Michael Scott Ruins Everything

Can we all agree that Steve Carell is a national treasure? I mean, come on. As Gru (Despicable Me, Despicable Me 2) he showed us how lovable a tried and true villain can be. Sure, it was just his voice layered with a heavy accent, but the way he puts warmth into such a callous character was something only he could do. I adored him as Hammy, the hyperactive, cookie-addicted squirrel in Over the Hedge. Have you seen that one? If not, don’t feel bad. Not many people did. But – you should. If only for Hammy’s energy drink fueled antics.

Another movie of his that maybe didn’t get the biggest audience was Bewitched, in which he played the Uncle Arthur character. I remember the Paul Lynde performance from back in the day and trust me; Carell filled his shoes to perfection. Then there’s his turn as the naïve celibate with a heart of gold in The 40 Year Old Virgin. I won’t lie. There were a couple of gut-wrenching moments in that raunchy comedy that really made me feel his pain…both physically and emotionally. The scene where he has the heart-to-heart with his girlfriend’s daughter about being a virgin. The fact that he would put himself on the line like that for her. How devastatingly heartwarming. And Carell pulled it off without being sappy. We won’t even talk about his…umm…waxing.

But then everything changed.

My daughter, bless her heart, introduced me to The Office. She introduced me to. . . Michael Scott.
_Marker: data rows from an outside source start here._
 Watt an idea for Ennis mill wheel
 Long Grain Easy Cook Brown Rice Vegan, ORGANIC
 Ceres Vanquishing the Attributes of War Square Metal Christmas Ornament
Yes, I now know this was the role that allowed all those other roles to happen, but there’s no rule saying I need to watch anyone’s career arc in chronological order. Sheesh.
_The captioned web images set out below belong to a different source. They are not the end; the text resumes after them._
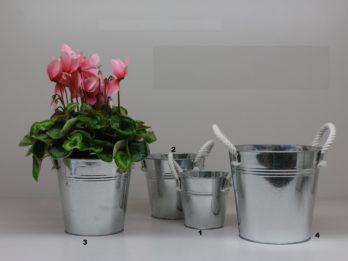 6-Metallo-Resina-Plastica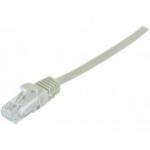 Hypertec 973000-HY networking cable Grey 0.3 m Cat5 U/UTP (UTP)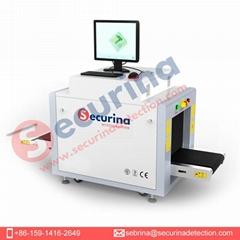 SA4233A安全X射線行李掃描儀廠家發售
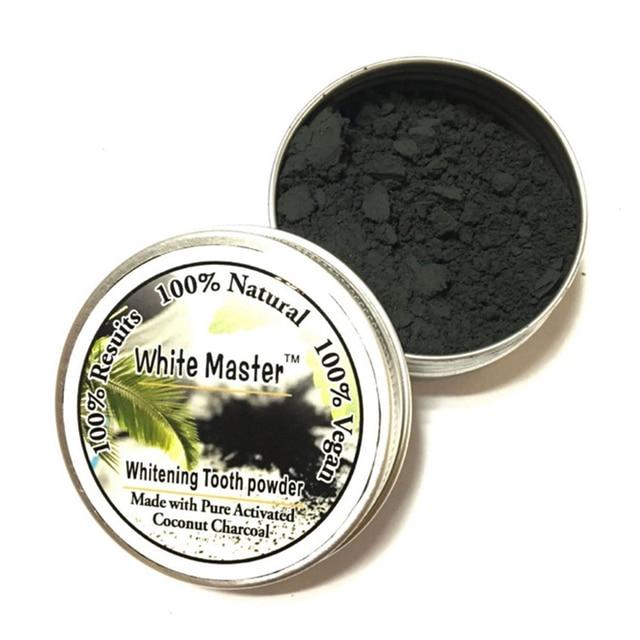15g polvo Blanqueador de dientes Natural orgánico carbón activado pasta de dientes Blanqueador Material Dental higiene bucal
So I was pretty late in the game getting to know Michael Scott. He came post-Gru, post-Hammy, post-Uncle Arthur. The point being that I already had a sound yet varied base for my pre-conceived notions on what Steve Carell could do as an actor. He could transition from one role to another keeping his distinct signature, but also inhabiting the character enough where I could lose myself in the plot.

Then Michael Freakin’ Scott, Regional Manager of Dunder-Mifflin’s Scranton Sales Branch on NBC’s The Office appeared and quickly obliterated everything I thought I knew about Mr. Carell. It’s a testament to his acting ability to say that I am now totally disillusioned by that character for the rest of my life. He did such a good job with portraying the self-centered, insecure, incompetent, big-hearted, crybaby Michael Scott that I just can’t look at him the same way anymore.

Hell, as it stands I can barely get through an episode of The Office for reasons that have everything and nothing to do with Steve Carell’s magnificent acting. I feel the embarrassment and awkwardness of the employees so keenly. Yes, they’re fictitious characters and it’s all just actors reading a script they memorized; a script that was designed specifically for the purpose of making me feel uncomfortable. But even knowing all that, it makes me cringe. Now, on top of that general unease, now I see Michael Scott in everything Steve Carell does.

It’s both a blessing and a curse that an actor knocks a role so far out of the park that there’s no coming back. But congratulations Mr. Carell on what you accomplished with Michael Scott. It’s not often that someone does too good of a job.